However, this is not enough when dealing with real-world 3D objects. For example:

To describe the position of a bird flying in the air, you not only need its horizontal position (x, y) but also its height (z).
To locate a satellite in orbit, you need three coordinates.

This is where 3D coordinate geometry comes in. It introduces a third axis (z-axis) perpendicular to the existing two, and together, these three axes create a 3D coordinate system.

The Coordinate Axes in 3D

In 3D space, there are three mutually perpendicular axes:

x-axis – Horizontal axis (left to right).
y-axis – Horizontal axis perpendicular to x-axis (front to back).
z-axis – Vertical axis perpendicular to both x and y axes (up and down).

All three axes intersect at the origin (0, 0, 0).

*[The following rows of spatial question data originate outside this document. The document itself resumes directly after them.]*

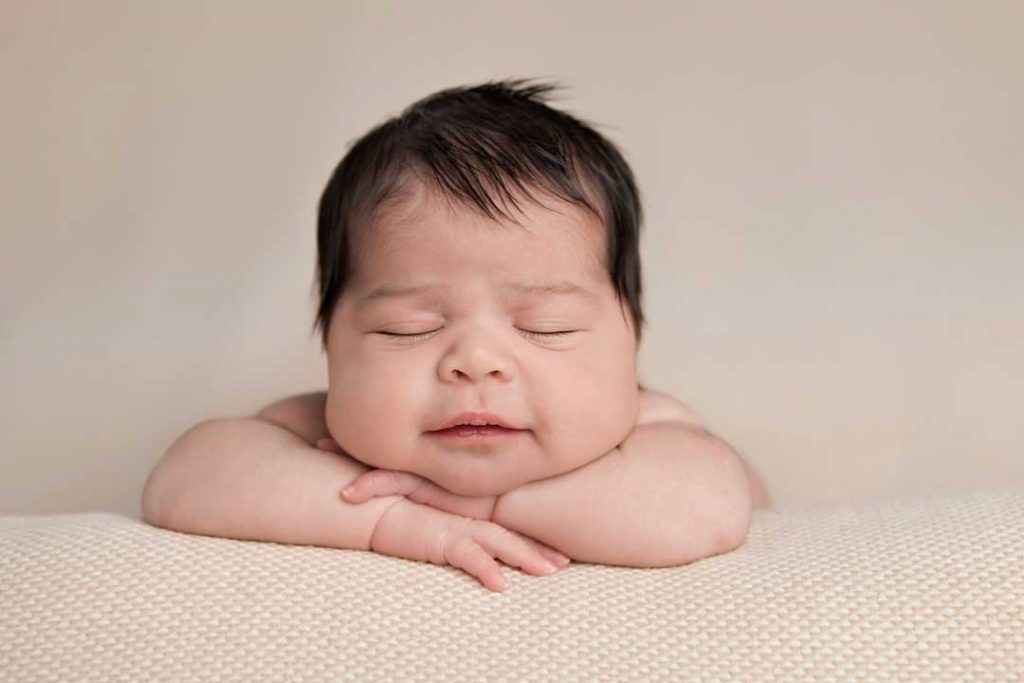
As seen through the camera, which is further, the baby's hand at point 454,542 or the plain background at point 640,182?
the plain background at point 640,182

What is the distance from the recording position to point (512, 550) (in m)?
1.41

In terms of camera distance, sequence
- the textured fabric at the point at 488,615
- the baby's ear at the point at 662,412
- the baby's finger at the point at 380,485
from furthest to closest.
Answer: the baby's ear at the point at 662,412 < the baby's finger at the point at 380,485 < the textured fabric at the point at 488,615

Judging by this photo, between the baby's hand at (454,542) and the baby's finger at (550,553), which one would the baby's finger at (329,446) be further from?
the baby's finger at (550,553)

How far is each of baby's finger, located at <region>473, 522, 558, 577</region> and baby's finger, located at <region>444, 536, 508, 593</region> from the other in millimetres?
14

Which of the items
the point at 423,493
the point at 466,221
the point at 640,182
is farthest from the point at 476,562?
the point at 640,182

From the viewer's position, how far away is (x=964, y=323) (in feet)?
8.27

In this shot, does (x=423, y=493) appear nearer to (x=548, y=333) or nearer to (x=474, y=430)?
(x=474, y=430)

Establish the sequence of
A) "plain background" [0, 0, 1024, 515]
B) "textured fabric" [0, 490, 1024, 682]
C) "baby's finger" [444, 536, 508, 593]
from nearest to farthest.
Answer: "textured fabric" [0, 490, 1024, 682]
"baby's finger" [444, 536, 508, 593]
"plain background" [0, 0, 1024, 515]

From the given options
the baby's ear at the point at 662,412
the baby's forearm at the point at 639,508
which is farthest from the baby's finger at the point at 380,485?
the baby's ear at the point at 662,412

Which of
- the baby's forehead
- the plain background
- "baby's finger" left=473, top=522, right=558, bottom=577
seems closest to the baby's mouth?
"baby's finger" left=473, top=522, right=558, bottom=577

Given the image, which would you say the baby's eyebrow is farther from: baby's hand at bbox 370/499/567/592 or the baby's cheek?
baby's hand at bbox 370/499/567/592

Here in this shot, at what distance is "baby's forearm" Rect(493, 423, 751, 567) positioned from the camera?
142 cm

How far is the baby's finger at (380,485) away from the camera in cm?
145

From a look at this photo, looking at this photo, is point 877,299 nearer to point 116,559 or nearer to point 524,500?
point 524,500
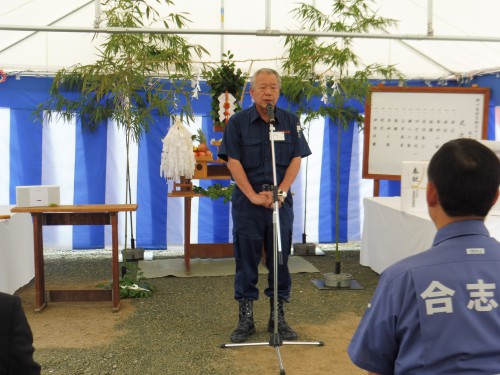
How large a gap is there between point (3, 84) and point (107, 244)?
6.36 ft

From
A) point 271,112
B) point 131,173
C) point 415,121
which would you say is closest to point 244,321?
point 271,112

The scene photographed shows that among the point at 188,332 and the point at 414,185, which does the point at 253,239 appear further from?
the point at 414,185

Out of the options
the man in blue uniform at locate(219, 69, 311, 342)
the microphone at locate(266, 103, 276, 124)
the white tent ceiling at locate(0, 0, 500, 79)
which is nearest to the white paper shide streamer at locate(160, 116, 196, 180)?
the white tent ceiling at locate(0, 0, 500, 79)

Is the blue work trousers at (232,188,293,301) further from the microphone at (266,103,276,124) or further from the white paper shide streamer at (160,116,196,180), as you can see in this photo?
the white paper shide streamer at (160,116,196,180)

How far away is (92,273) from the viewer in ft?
17.7

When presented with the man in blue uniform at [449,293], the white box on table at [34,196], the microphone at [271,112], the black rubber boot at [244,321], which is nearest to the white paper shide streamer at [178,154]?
the white box on table at [34,196]

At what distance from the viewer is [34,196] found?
3994 mm

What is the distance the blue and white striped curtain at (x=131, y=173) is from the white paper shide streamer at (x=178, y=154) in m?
0.99

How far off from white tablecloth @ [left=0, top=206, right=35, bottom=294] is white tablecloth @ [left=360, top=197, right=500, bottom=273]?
9.33 ft

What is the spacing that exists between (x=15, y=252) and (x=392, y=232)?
290cm

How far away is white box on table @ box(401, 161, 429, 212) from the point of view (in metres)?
3.51

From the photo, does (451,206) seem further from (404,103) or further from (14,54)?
(14,54)

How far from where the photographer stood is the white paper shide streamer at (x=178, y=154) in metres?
4.97

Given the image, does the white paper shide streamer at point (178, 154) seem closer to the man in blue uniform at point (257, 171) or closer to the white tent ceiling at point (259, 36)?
the white tent ceiling at point (259, 36)
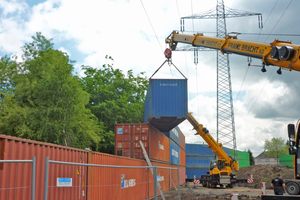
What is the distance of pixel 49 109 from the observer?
2327 centimetres

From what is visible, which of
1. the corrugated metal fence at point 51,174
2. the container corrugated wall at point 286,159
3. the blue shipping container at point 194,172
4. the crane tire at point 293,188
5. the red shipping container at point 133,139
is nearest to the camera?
the corrugated metal fence at point 51,174

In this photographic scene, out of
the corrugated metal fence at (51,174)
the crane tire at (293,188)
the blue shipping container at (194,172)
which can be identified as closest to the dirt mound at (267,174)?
the blue shipping container at (194,172)

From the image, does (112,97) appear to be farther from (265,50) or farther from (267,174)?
(265,50)

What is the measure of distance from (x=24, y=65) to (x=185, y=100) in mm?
19478

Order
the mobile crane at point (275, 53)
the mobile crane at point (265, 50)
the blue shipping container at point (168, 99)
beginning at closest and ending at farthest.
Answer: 1. the mobile crane at point (275, 53)
2. the mobile crane at point (265, 50)
3. the blue shipping container at point (168, 99)

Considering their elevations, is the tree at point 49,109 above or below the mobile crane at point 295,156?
above

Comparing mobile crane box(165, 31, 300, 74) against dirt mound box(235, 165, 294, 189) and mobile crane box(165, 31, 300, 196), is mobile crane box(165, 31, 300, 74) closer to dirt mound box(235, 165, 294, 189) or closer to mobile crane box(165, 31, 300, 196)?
mobile crane box(165, 31, 300, 196)

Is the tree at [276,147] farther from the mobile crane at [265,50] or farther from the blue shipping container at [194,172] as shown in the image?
the mobile crane at [265,50]

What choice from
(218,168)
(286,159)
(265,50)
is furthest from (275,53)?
(286,159)

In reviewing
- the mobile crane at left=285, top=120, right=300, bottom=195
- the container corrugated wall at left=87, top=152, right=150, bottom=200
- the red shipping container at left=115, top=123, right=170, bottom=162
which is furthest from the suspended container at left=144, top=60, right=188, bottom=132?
the mobile crane at left=285, top=120, right=300, bottom=195

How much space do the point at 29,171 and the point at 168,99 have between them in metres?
11.8

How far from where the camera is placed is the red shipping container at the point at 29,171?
19.2ft

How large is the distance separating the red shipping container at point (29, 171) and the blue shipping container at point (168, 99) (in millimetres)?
9273

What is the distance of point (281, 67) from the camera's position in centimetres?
1162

These three lines are chosen such that they are mutually perpendicular (i.e., each axis is at 90° to the other two).

This system of three axes is called the Rectangular Cartesian Coordinate System in 3D.

The Origin

The origin is the point of intersection of the x-, y-, and z-axes.

Coordinates of origin: O(0, 0, 0).
It acts as the reference point to measure distances along the three axes.

Every other point in 3D space is located relative to this origin.

The Coordinate Planes

The three axes (x, y, z) together determine three coordinate planes, each containing two axes and being perpendicular to the third:

XY-plane (z = 0): Contains the x- and y-axes. Any point on this plane has coordinates (x, y, 0).
YZ-plane (x = 0): Contains the y- and z-axes. Any point on this plane has coordinates (0, y, z).
ZX-plane (y = 0): Contains the z- and x-axes. Any point on this plane has coordinates (x, 0, z).

These planes intersect at the origin and divide the entire 3D space into eight octants.

Octants in 3D Space

Just as two axes divide the 2D plane into four quadrants, in 3D, three axes divide the space into eight regions called octants.

First octant: x > 0, y > 0, z > 0
Second octant: x < 0, y > 0, z > 0
Third octant: x < 0, y < 0, z > 0
Fourth octant: x > 0, y < 0, z > 0
Fifth octant: x > 0, y > 0, z < 0
Sixth octant: x < 0, y > 0, z < 0
Seventh octant: x < 0, y < 0, z < 0
Eighth octant: x > 0, y < 0, z < 0

Each octant is identified by the signs of (x, y, z).

Representation of a Point in 3D

Every point in space can be represented as an ordered triplet (x, y, z).

x-coordinate: Distance from the YZ-plane.
y-coordinate: Distance from the ZX-plane.
z-coordinate: Distance from the XY-plane.

The sign of each coordinate depends on whether the point lies on the positive or negative side of the axis.

Example

Point P(3, –2, 4):

x = +3 → 3 units from YZ-plane towards positive x-axis.
y = –2 → 2 units from ZX-plane towards negative y-axis.
z = +4 → 4 units from XY-plane towards positive z-axis.

So, P lies in the fourth octant (x > 0, y < 0, z > 0).

Visualization of Axes and Planes

Imagine a cube.
The three edges meeting at one corner represent the x-, y-, and z-axes.
The three faces of the cube meeting at that corner represent the coordinate planes.
The inside of the cube represents one octant.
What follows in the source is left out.